Bildergalerie: Fast verheiratet
Segel und Stoller sind mehr am Beziehungsalltag als an den Liebesbekundungen einer scheinbar perfekten Paares interessiert. Denn das Tom und Violett einfach zusammengehören, daran bestehen trotz mancher Hindernisse – Karrierefrust, ein neuer Nebenbuhler – eigentlich nie ernsthafte Zweifel. „Fast verheiratet“ setzt zu gleichen Teilen auf Witz und Gefühl. Ersterer fällt deutlich erwachsener und direkter als bei den anderen Vertretern des Genres aus. Hier scheint auch die Handschrift von Komödienspezialist Judd Apatow („Beim ersten Mal“) durch, der dieses Mal als ausführender Produzent fungierte. Wesentlich unverkrampfter als andere US-Produktionen nimmt sich der Film auch den körperlichen Seiten einer Paarbeziehung an. In den USA gab es dafür ein „R“-Rating, hierzulande dürfte die Produktion bereits ab 12 Jahren freigegeben sein.
Die besten Szenen aus "Fast verheiratet" in unserem Cine Channel
Tom und Violett durchleben als Dauerverlobte ein turbulentes Beziehungsaufundab. Dass man sich als dessen Beobachter nie langweilt, ist hauptsächlich den vielen kleineren und größeren Einfällen von Segel und Stoller zu verdanken.
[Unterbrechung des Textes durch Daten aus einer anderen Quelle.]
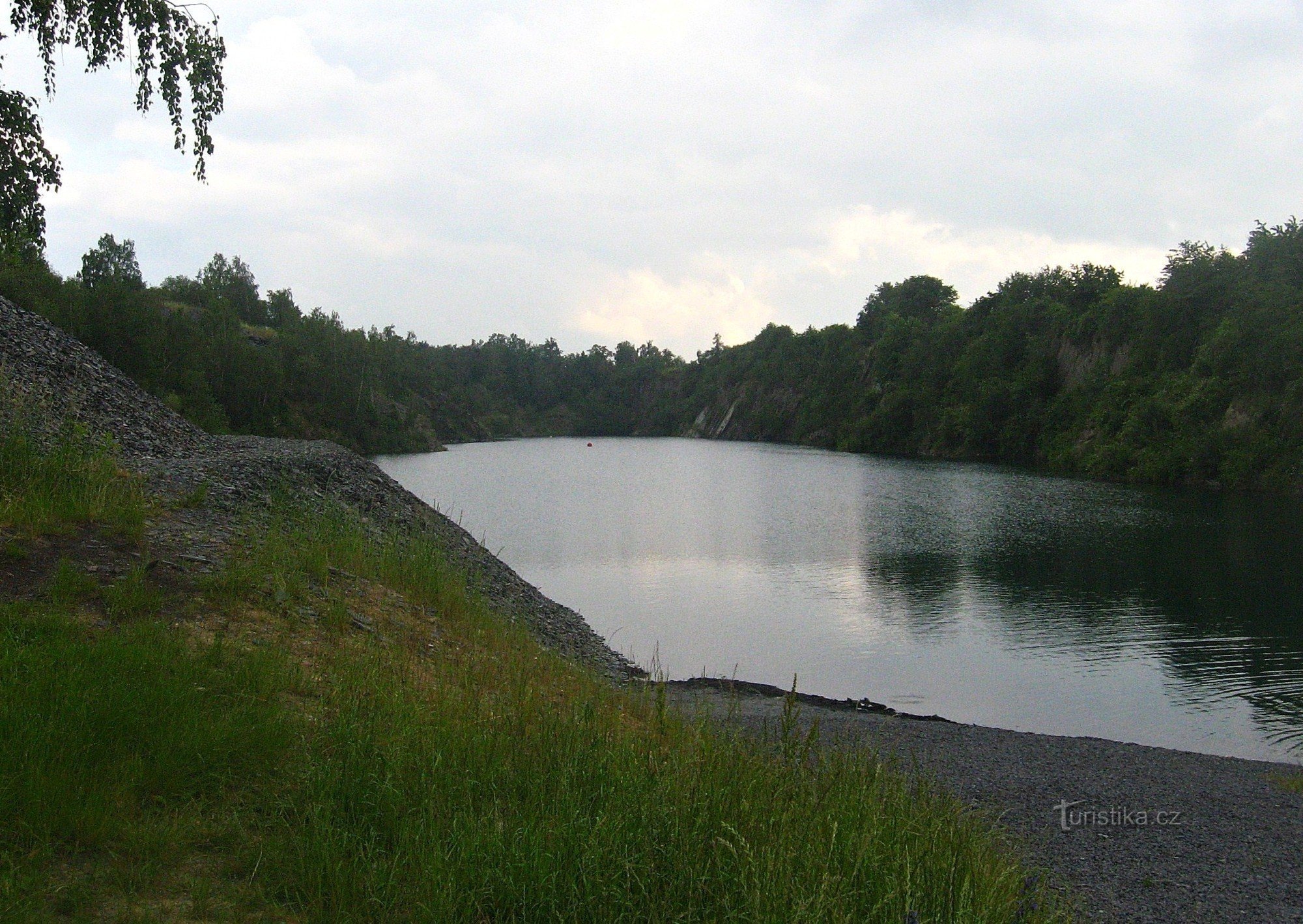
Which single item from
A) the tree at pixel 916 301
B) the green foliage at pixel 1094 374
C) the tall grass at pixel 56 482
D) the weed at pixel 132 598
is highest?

Seien es Toms Treffen mit seinen nie um ein klares Wort verlegenen Eltern, seine bärtige Verwandlung vom Stadt- zum Landmenschen oder Violetts zündende Idee einer herrlich unverkrampften Spontan-Hochzeit. Obwohl sich die Geschichte letztlich auch in den Konventionen einer romantischen Komödie bewegt, übernimmt sie nicht deren biederes Unterhaltungskonzept. Stattdessen versuchen Segel und Stoller, mit durchaus subversivem Charme und jugendlichen Anarcho-Anflügen den vorgegebenen Rahmen bestmöglich auszufüllen. Dazu tragen die glänzend aufgelegten Darsteller – allen voran Jason Segel – ihren Teil bei. Die Britin Emily Blunt bringt nicht nur englische Eleganz und ihre Schlagfertigkeit ein. Zusammen mit Co-Star Jason Segel ist sie überdies ein heißer Anwärter auf das „Filmpaar des Jahres“.
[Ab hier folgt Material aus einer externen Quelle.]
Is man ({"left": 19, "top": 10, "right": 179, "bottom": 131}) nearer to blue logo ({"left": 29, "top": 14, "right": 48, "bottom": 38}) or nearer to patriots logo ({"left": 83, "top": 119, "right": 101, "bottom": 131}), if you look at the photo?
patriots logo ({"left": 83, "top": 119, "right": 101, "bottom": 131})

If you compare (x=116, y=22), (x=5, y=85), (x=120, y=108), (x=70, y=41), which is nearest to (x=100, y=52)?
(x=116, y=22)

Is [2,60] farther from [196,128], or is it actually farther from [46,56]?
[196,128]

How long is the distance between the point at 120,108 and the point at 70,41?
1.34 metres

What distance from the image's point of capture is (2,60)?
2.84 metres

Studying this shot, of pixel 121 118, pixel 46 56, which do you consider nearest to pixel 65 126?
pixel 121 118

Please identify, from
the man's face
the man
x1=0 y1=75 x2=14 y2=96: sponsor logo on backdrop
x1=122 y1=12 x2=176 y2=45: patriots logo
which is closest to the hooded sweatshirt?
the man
Ganz nebenbei spielt der Film geschickt mit Geschlechter- und Rollenbildern. Violetts Entschluss, eine akademische Laufbahn einzuschlagen, stürzt ihren Verlobten in eine schwere Identitätskrise. Auf einmal ist Tom gezwungen, in der Provinz ganz von vorne anzufangen. Violett wiederum bereitet das ein schlechtes Gewissen. Nicht zufällig muss sie sich erst Mut antrinken, bevor sie ihm „beichten“ kann, dass ihr Vertrag von der Uni um ein paar Jahre verlängert wurde. Statt zurück ins sonnige San Francisco zu ziehen, bleibt das Paar im deutlich kühleren Michigan. Man muss nicht aus Kalifornien sein, um darin eine böse Pointe zu erkennen.
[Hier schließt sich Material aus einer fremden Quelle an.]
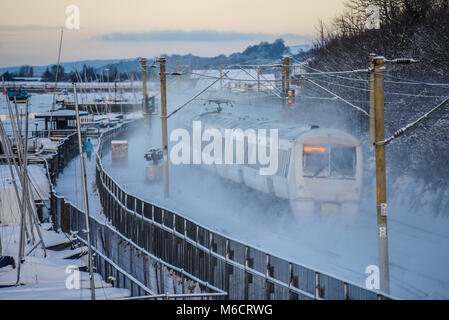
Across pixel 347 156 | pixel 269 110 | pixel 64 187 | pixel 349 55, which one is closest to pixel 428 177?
pixel 347 156

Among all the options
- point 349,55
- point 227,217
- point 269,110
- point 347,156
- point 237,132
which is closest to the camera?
point 347,156

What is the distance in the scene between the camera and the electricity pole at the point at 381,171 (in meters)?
13.3

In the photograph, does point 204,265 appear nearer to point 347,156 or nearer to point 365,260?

Bildergalerie: Fast verheiratet
"Fast verheiratet" in den Kölner Kinos
Die offizielle Homepage zum Film
Die besten Szenen aus "Fast verheiratet" in unserem Cine Channel
Über den AutorMarcus Wessel lebt und arbeitet als freier Journalist in Köln. Seine große Leidenschaft gilt
dem Kino, wobei er eine strikte Einteilung in Blockbuster und Arthaus
ablehnt. Für ihn gibt es nur gute und schlechte Filme.
http://marcus-filmseite.blogspot.com/
(Erstellt am 12. Juli 2012 - 8:48 Uhr; aktualisiert 12. Juli 2012 - 13:52 Uhr)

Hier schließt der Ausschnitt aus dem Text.